# EXERCISE DESCRIPTION:
The records appear below. Set down exactly each line from the one that contains "The researchers measured the percentage" through the last, both included.

(Data extracted from a collection)
Start of Block
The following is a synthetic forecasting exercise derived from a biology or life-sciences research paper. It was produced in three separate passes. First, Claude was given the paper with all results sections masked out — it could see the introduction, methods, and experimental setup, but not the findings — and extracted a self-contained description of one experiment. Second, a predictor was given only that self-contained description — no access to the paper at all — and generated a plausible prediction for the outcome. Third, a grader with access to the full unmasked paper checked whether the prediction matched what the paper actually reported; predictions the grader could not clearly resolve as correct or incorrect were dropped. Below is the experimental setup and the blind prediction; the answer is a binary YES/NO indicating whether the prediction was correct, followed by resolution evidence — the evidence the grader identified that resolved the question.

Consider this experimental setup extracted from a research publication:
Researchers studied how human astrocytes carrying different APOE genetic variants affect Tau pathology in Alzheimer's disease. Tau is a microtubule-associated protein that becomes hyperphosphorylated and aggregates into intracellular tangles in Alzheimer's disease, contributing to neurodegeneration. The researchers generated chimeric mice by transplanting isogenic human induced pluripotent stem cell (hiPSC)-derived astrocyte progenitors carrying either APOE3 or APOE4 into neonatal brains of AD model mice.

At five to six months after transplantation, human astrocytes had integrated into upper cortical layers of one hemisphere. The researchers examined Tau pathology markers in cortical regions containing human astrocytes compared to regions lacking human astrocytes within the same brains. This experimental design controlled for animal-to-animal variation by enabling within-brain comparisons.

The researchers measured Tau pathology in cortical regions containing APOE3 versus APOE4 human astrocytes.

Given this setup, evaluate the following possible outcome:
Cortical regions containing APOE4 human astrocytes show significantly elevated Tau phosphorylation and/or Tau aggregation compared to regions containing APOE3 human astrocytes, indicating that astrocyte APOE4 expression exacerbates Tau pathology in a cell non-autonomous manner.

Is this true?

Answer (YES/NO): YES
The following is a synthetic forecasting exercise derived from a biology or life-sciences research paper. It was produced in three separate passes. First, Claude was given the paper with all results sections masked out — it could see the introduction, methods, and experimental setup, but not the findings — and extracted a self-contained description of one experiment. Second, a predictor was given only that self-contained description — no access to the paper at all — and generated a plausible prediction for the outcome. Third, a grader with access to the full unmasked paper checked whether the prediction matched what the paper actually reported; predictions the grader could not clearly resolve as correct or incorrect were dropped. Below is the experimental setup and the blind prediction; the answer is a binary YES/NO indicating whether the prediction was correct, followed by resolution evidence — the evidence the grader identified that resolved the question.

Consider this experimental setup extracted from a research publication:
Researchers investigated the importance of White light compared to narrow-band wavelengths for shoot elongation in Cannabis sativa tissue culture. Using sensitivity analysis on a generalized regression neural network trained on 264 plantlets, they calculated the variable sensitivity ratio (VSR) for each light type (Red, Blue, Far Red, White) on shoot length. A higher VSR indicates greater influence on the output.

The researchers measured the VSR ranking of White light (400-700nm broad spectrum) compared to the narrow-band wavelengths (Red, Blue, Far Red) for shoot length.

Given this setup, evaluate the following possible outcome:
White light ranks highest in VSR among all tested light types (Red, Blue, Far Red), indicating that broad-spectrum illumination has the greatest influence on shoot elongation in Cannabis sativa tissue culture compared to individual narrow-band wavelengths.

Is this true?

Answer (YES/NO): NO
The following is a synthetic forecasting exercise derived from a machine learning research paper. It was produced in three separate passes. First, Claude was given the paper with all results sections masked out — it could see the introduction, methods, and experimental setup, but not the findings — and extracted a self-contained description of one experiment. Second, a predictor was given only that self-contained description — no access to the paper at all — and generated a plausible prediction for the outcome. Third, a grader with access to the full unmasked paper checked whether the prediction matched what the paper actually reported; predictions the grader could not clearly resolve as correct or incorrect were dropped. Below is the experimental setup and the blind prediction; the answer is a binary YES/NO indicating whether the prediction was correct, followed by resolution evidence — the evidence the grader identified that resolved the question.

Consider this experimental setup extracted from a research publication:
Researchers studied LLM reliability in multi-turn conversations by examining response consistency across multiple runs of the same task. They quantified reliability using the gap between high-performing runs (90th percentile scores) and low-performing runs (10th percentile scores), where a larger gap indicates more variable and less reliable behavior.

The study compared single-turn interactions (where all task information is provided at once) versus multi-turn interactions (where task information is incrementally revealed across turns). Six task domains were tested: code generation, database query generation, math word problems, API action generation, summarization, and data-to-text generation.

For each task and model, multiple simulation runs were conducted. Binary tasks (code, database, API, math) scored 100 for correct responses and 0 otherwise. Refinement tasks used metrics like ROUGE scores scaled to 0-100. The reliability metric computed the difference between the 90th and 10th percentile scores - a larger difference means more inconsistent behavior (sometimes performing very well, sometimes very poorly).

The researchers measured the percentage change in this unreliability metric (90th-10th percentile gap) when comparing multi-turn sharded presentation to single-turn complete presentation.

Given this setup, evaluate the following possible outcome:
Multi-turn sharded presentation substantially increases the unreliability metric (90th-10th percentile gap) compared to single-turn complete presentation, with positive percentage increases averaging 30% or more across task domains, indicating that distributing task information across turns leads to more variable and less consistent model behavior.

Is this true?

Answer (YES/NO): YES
End of Block
# RESPONSE AREA:
The researchers measured the percentage change in this unreliability metric (90th-10th percentile gap) when comparing multi-turn sharded presentation to single-turn complete presentation.

Given this setup, evaluate the following possible outcome:
Multi-turn sharded presentation substantially increases the unreliability metric (90th-10th percentile gap) compared to single-turn complete presentation, with positive percentage increases averaging 30% or more across task domains, indicating that distributing task information across turns leads to more variable and less consistent model behavior.

Is this true?

Answer (YES/NO): YES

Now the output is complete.